Once on the cruise, all kinds of wacky hijinks ensue as Monroe sets her sights on an elderly diamond magnate and Russell first goes after the entire Men's Olympics team, before getting the hots for Reid.

The movie is most famous for Monroe's performance, her pink dress, and the song "Diamonds are a Girl's Best Friend" and rightfully so. She's great in the movie, and funny as always, but as far as I'm concerned Russell stole the show as the wisecracking, sarcastic half of the duo, especially in her poolside, double-entendre-laden number with the Men's Olympics team, "Anyone Here for Love."

Romancefest 2018: The Clock

Here's another Judy Garland film directed by Vincente Minnelli, 1945's THE CLOCK. This time it's a straight up dramatic role for Garland without any singing or dancing. Garland stars as a working girl in New York City who runs into a soldier on leave (Robert Walker) in Penn Station on her evening commute. Walker is new to the city and wowed by everything, including Garland. They spend the afternoon together and arrange for a later date, which turns into an all-night hangout session similar to the marathon date in BEFORE SUNRISE.

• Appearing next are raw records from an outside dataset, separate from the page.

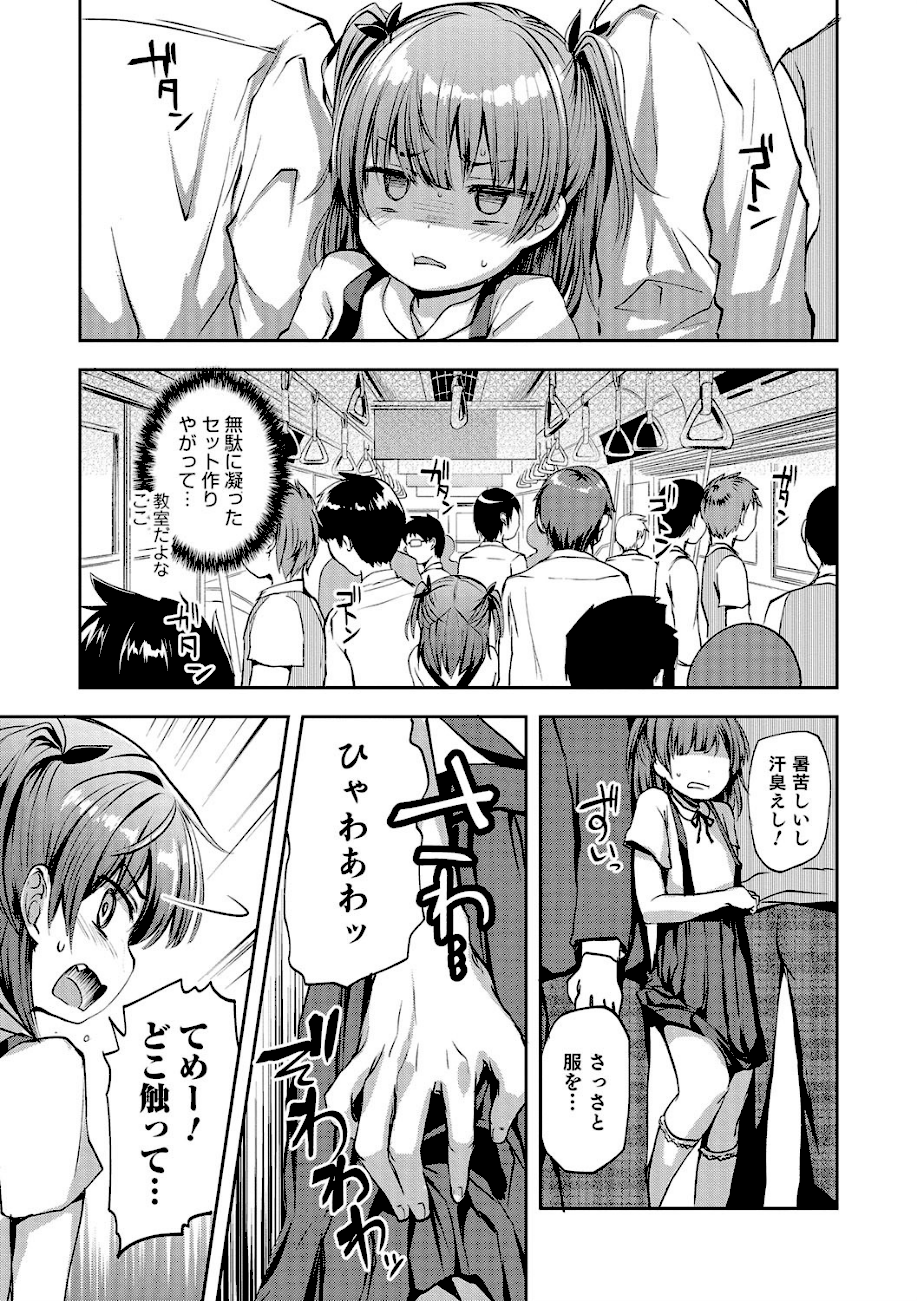 痴●電車喫茶  エロ画像2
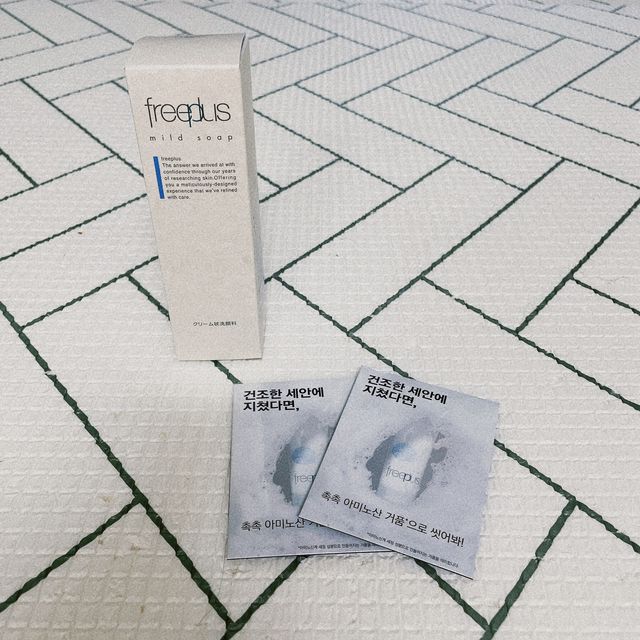 프리플러스 마일드 솝 A 100g 리뷰 사진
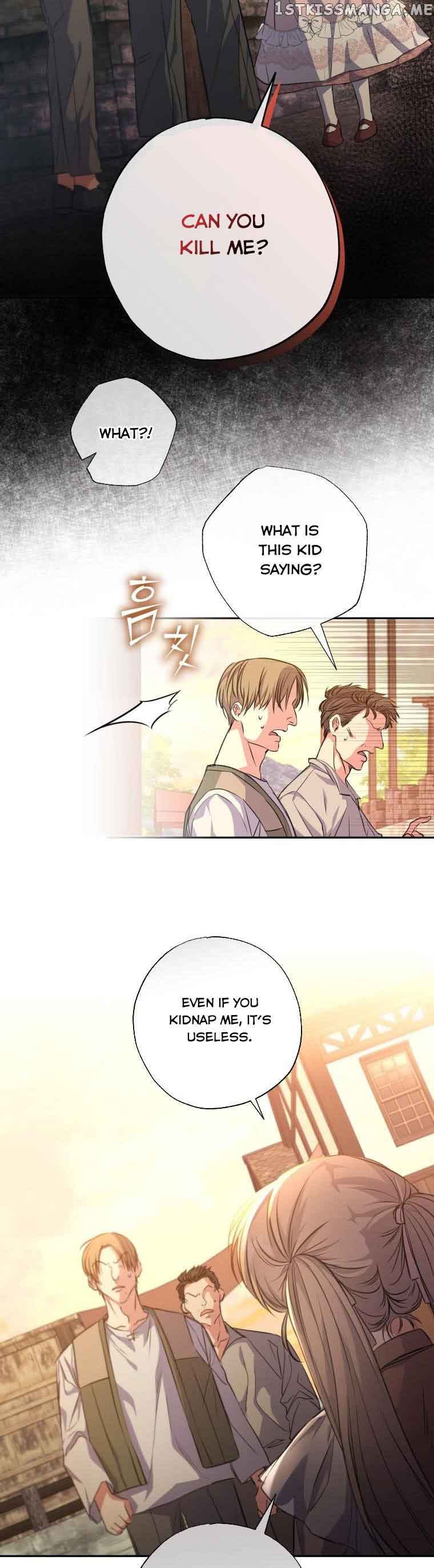 A Saint Who Was Adopted by the Grand Duke Chapter 14 page 31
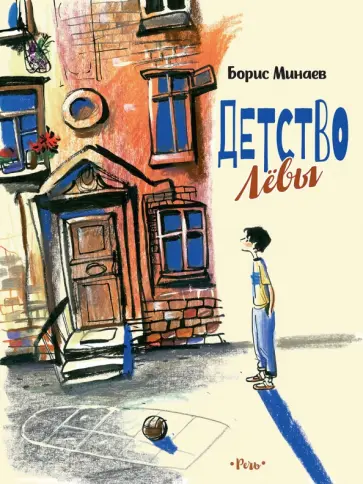 Борис Минаев - Детство Лёвы обложка книги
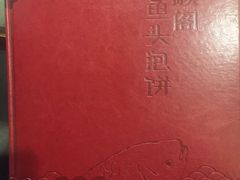 -旺顺阁鱼头泡饼(小红门店)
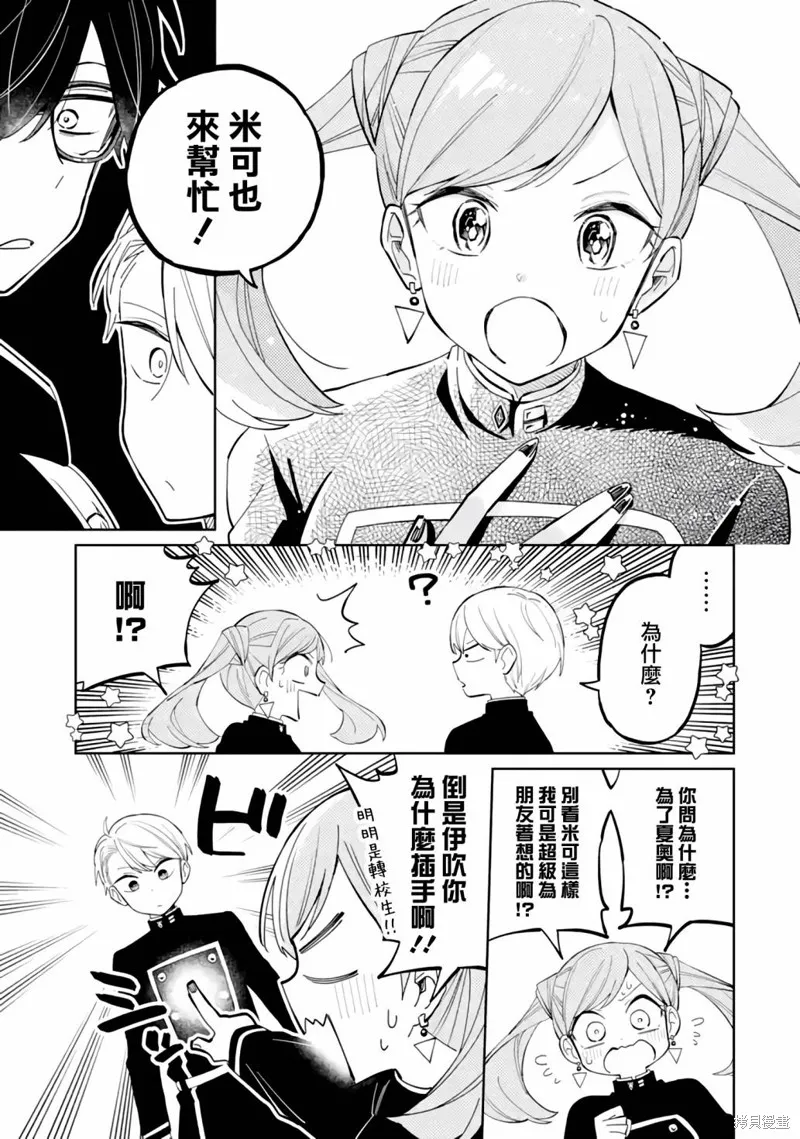 老師！我們將會毀滅世界.,第03話,第9张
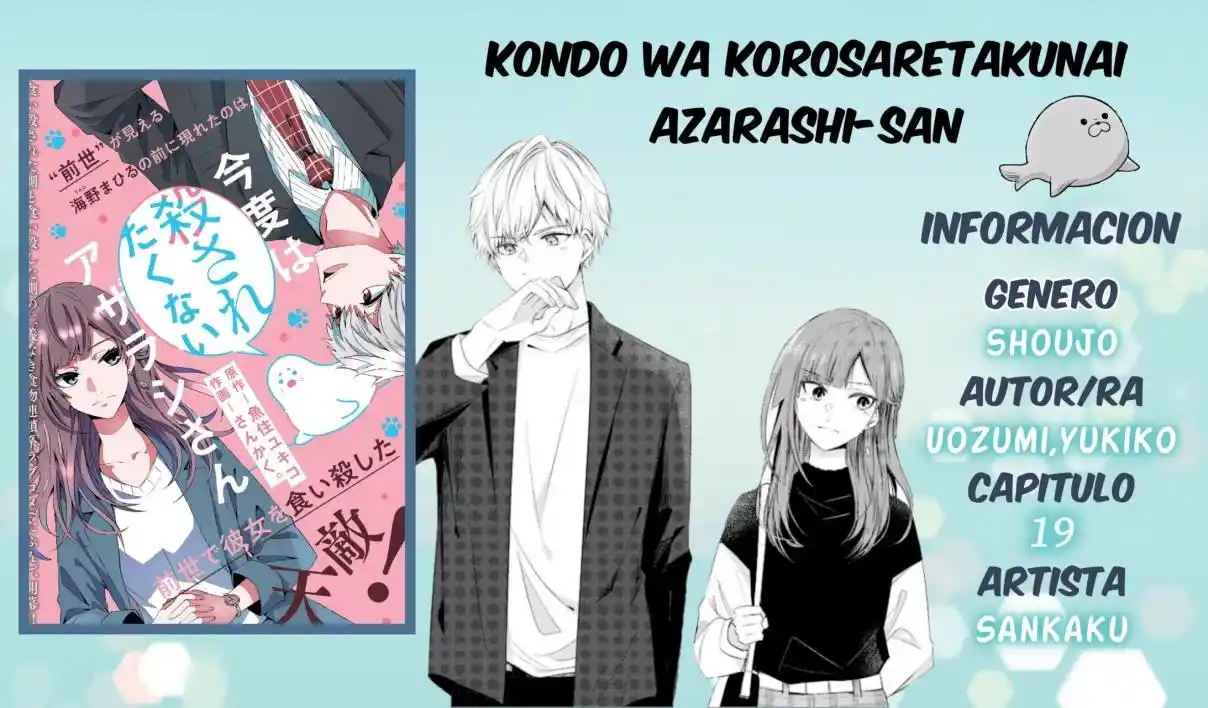Kondo Wa Korosaretakunai Azarashi-San - Capítulo 19 - Página 1 - LectorTMOo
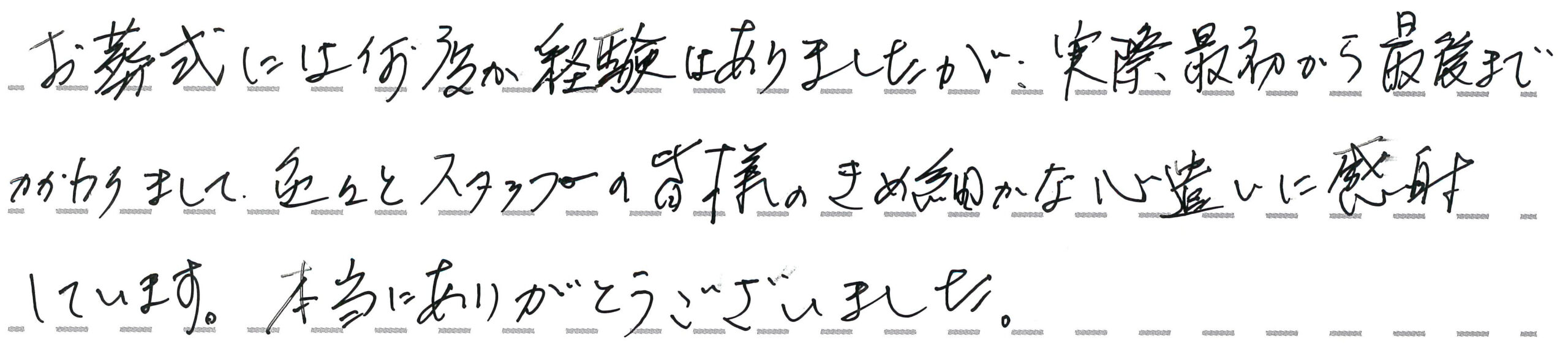 スタッフの皆様のきめ細かな心遣いに感謝しています。
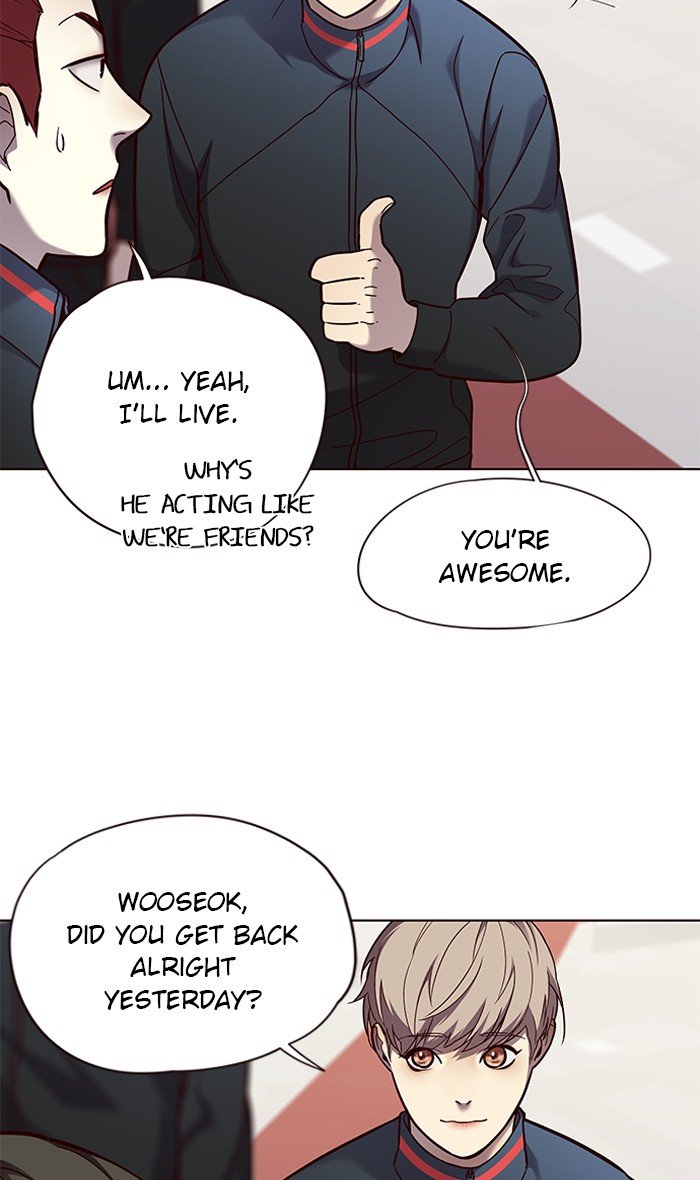 Page 28 of Chapter 73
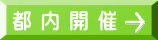 都 内 開 催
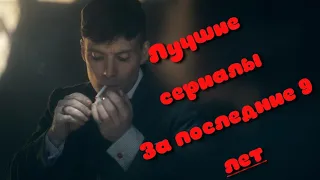 Лучшие сериалы за последние время 2010 - 2019 года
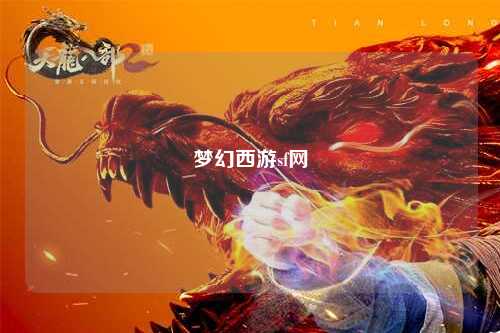 梦幻西游sf网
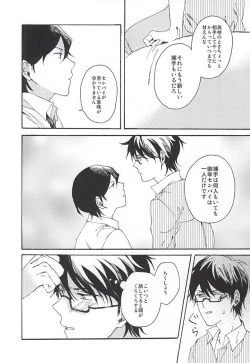 Page 15 of green fingers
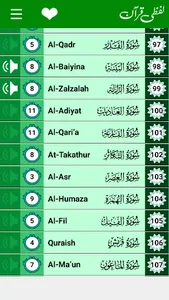 Quran Lafzi - Word by Word screenshot 17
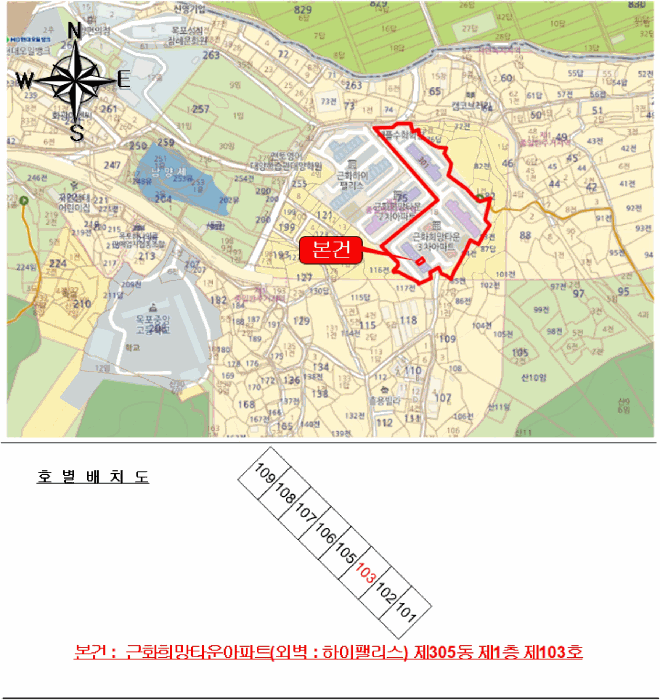 전라남도 목포시 대양동 75-18 근화희망타운아파트 305동 1층103호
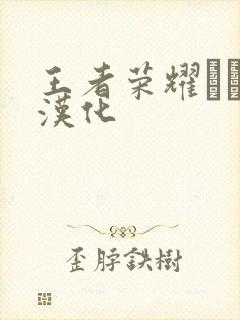 王者荣耀エロス汉化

However, in this case, Walker is destined to ship off to war in a couple days, so as he grows closer to Garland, their looming departure from each other becomes more and more potentially tragic. The most heart-wrenching moment in the film is when the two of them lose each other in a crowd of commuters and waste the better part of the day trying to find each other again.

It was interesting to see Walker as a young, naïve romantic lead when the only other thing I've ever seen him in is as a creepy villain in STRANGERS ON A TRAIN. He and Garland make a convincing couple and the back lot at MGM makes a convincing New York City.

The movie begins to get a little long towards the end as our two romantic leads attempt to navigate the red tape of a quick wedding, but it gets back on its feet again in time for a tear jerking and hopeful final scene.